Consignes >>
A. Pouvez-vous recopier le passage du texte d'étude qui commence par « Le 25 janvier » et se termine par « survenus depuis 2011. » ?
B. Pouvez-vous réécrire sous forme de liste le paragraphe du texte d'étude qui commence par « Le 25 janvier 2011 », en conservant ses faits principaux ?
C. Comment résumeriez-vous le texte d'étude en deux phrases ?

Texte d'étude >>
######
Le 25 janvier 2011, des millions de Cairotes envahissent la place Tahrir, réclamant la démission du président Hosni Moubarak.« Je n’avais jamais vu de révolution, de guerre ou de conflit en Égypte », se souvient Martine Akad, âgée de 23 ans au début de la Révolution. « C’était la première fois que je voyais des gens dans la rue pour s’opposer au pouvoir ». Après avoir étudié le droit à Paris, cette jeune catholique melkite est rentrée au Caire pour travailler comme manager de projet. Chaque mercredi, elle suit des cours de théologie à l’église Saint-Cyrille d’Héliopolis – à l’ouest de l’agglomération cairote – à l’instar d’autres femmes catholiques, toutes générations confondues. L’occasion de partager leurs opinions sur les évènements survenus depuis 2011.
######
Données recueillies >>

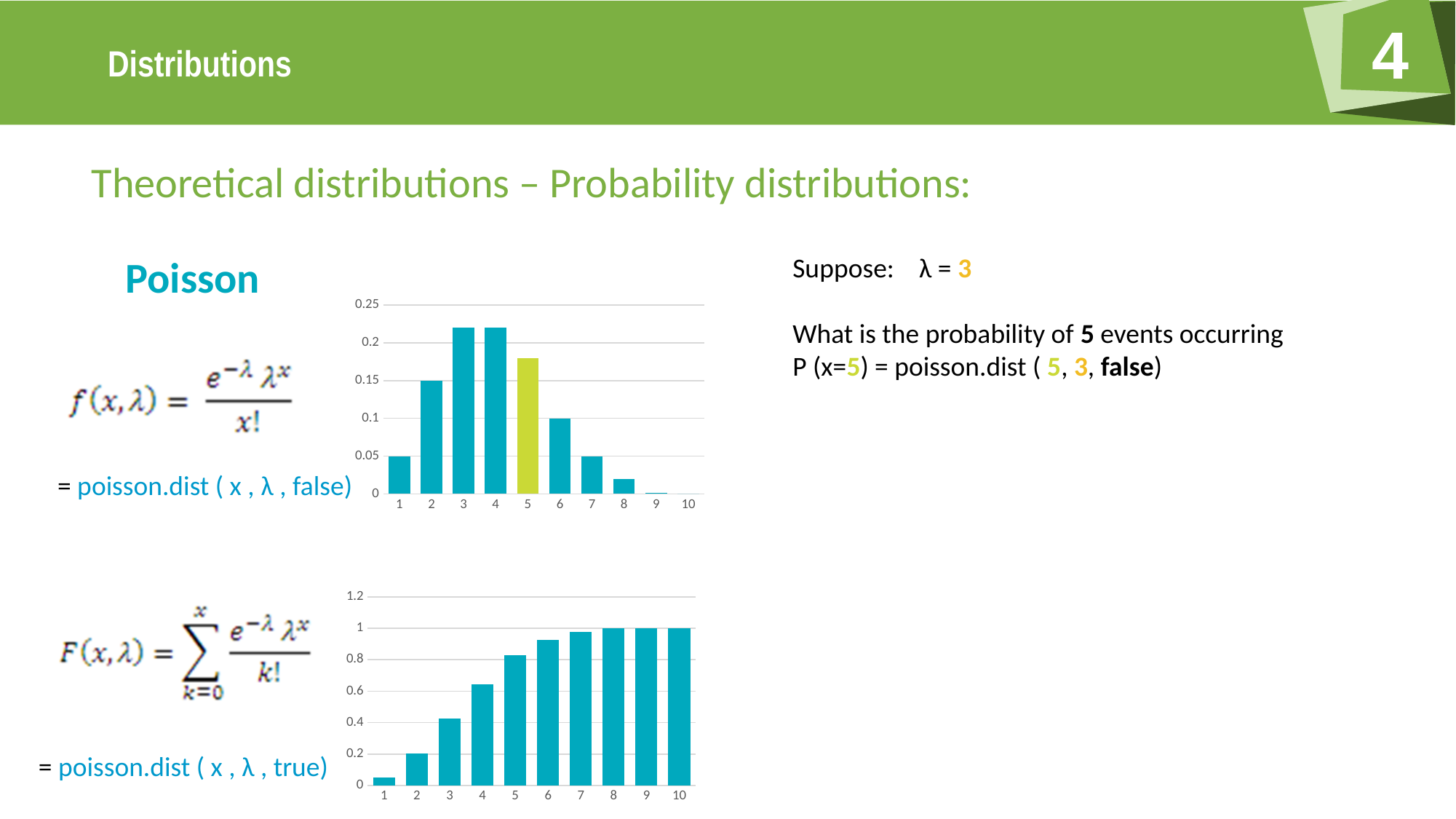
What kind of chart is the top chart on the slide? bar chart In the top chart, what is the value for category 6? 0.1 In the top chart, is the value for category 8 greater or less than 0.05? less In the top chart, which category's bar is coloured differently (yellow-green) from the others? 5 In the bottom chart, do the values rise or fall as the x axis goes from 1 to 10? rise In the top chart, what is the value for category 2? 0.15 How many categories are shown on the x axis of the top chart? 10 In the top chart, which is larger, the value for category 2 or the value for category 6? category 2 In the top chart, what is the difference between the values for category 2 and category 6? 0.05 In the top chart, is the value for category 5 greater or less than 0.15? greater How many categories are shown on the x axis of the bottom chart? 10 In the bottom chart, which category has the lowest value? 1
######
Corrigé >>
A.
Le 25 janvier 2011, des millions de Cairotes envahissent la place Tahrir, réclamant la démission du président Hosni Moubarak.« Je n’avais jamais vu de révolution, de guerre ou de conflit en Égypte », se souvient Martine Akad, âgée de 23 ans au début de la Révolution. « C’était la première fois que je voyais des gens dans la rue pour s’opposer au pouvoir ». Après avoir étudié le droit à Paris, cette jeune catholique melkite est rentrée au Caire pour travailler comme manager de projet. Chaque mercredi, elle suit des cours de théologie à l’église Saint-Cyrille d’Héliopolis – à l’ouest de l’agglomération cairote – à l’instar d’autres femmes catholiques, toutes générations confondues. L’occasion de partager leurs opinions sur les évènements survenus depuis 2011.

B.
- Le 25 janvier 2011, des millions de Cairotes envahissent la place Tahrir et réclament la démission du président Hosni Moubarak.
- Martine Akad, âgée de 23 ans au début de la Révolution, voit alors pour la première fois des gens dans la rue s'opposer au pouvoir.
- Après des études de droit à Paris, cette jeune catholique melkite est rentrée au Caire pour travailler comme manager de projet.
- Chaque mercredi, elle suit des cours de théologie à l'église Saint-Cyrille d'Héliopolis, comme d'autres femmes catholiques de toutes générations.
- Ces cours leur donnent l'occasion de partager leurs opinions sur les évènements survenus depuis 2011.

C. Le 25 janvier 2011, des millions de Cairotes ont envahi la place Tahrir pour réclamer la démission d'Hosni Moubarak, et Martine Akad, alors âgée de 23 ans, voyait pour la première fois des gens descendre dans la rue contre le pouvoir. Rentrée au Caire après des études de droit à Paris, cette catholique melkite suit chaque mercredi des cours de théologie à l'église Saint-Cyrille d'Héliopolis avec d'autres femmes catholiques, qui y partagent leurs opinions sur les évènements survenus depuis 2011.